SUPPLIED TEXT:
──────────────────────────────
Sunday, October 23, 2022

CLIPPINGS

For as long as I can remember, I've kept clippings from magazines, newspapers, old school books, computer musings, etc. Not only do I keep clippings, I hole punch them and keep them in notebooks. Don't all Virgos do this? Anyway, this one I used to print out and keep on my office bulletin board. I still like it. Enjoy!

INSTRUCTIONS FOR LIFE
1. Give people more than they expect and do it cheerfully. 
2. Memorize your favorite poem. 
3. Don't believe all you hear, spend all you have or sleep all you want. 
4. When you say, "I love you", mean it. 
5. When you say, "I'm sorry", look the person in the eye. 
6. Be engaged at least six months before you get married. 
7. Believe in love at first sight. 
8. Never laugh at anyone's dreams. People who don't have dreams don't have much. 
9. Love deeply and passionately. You might get hurt but it's the only way to live life completely. 10. In disagreements, fight fairly. No name calling. 
11. Don't judge people by their relatives. 
12. Talk slowly but think quickly. 
13. When someone asks you a question you don't want to answer, smile and ask, "Why do you want to know?"
──────────────────────────────
DATA EXTRACTS:
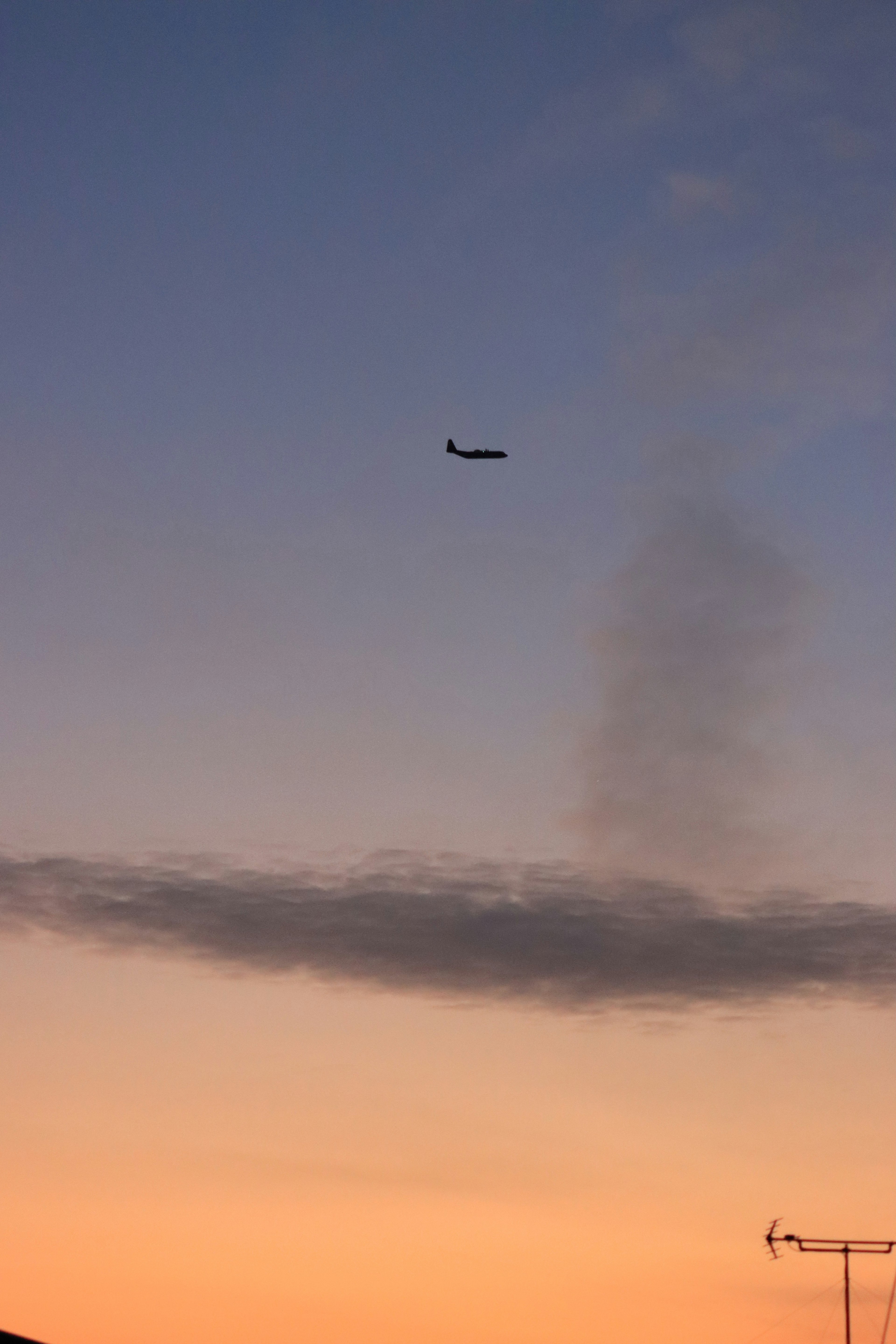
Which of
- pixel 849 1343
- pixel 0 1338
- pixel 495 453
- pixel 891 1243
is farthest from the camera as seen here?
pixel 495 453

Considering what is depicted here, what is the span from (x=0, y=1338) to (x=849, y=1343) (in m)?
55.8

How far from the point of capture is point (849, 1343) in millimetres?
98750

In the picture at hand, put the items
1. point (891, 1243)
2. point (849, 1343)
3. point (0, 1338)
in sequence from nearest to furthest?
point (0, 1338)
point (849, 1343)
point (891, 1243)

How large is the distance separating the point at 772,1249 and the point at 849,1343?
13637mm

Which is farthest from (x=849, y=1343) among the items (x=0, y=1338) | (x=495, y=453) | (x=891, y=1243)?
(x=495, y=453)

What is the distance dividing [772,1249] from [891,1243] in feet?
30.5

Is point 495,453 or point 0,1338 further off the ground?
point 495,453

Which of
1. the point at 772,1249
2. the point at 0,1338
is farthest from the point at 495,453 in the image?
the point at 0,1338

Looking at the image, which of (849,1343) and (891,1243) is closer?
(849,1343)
──────────────────────────────
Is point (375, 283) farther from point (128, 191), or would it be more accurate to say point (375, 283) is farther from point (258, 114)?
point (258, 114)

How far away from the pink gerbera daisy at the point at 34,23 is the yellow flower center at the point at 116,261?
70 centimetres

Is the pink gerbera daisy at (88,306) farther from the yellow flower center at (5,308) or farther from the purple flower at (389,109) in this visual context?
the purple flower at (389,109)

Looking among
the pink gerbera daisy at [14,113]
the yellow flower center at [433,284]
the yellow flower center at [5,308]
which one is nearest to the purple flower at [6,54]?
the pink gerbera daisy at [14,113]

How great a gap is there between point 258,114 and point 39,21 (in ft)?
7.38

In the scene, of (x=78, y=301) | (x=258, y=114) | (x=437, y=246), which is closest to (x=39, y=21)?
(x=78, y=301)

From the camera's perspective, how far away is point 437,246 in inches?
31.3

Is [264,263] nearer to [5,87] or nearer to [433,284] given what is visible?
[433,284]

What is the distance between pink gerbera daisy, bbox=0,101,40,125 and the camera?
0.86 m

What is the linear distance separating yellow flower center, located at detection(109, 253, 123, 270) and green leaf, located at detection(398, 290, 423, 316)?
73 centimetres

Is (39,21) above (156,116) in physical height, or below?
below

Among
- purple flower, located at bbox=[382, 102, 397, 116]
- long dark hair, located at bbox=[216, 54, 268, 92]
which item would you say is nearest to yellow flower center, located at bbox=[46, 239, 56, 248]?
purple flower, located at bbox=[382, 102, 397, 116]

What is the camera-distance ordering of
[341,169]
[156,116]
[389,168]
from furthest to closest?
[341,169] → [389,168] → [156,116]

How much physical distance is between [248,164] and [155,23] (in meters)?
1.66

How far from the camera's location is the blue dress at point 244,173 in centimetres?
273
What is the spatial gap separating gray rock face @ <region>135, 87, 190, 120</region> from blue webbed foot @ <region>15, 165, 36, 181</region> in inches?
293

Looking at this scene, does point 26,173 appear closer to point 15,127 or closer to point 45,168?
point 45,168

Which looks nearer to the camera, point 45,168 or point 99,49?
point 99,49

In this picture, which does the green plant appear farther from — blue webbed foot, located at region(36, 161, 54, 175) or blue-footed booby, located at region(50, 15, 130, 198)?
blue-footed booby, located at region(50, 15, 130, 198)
──────────────────────────────
WORK TASK 1:
According to the clippings post, where did the writer keep printed copies of the list?
WORK TASK 2:
From the clippings post, extract everything from "4. When you" down to "at first sight.".
The rows are separate material and are not part of the clippings post.

ANSWER AREA 1:
On the writer's office bulletin board.

ANSWER AREA 2:
4. When you say, "I love you", mean it. 
5. When you say, "I'm sorry", look the person in the eye. 
6. Be engaged at least six months before you get married. 
7. Believe in love at first sight.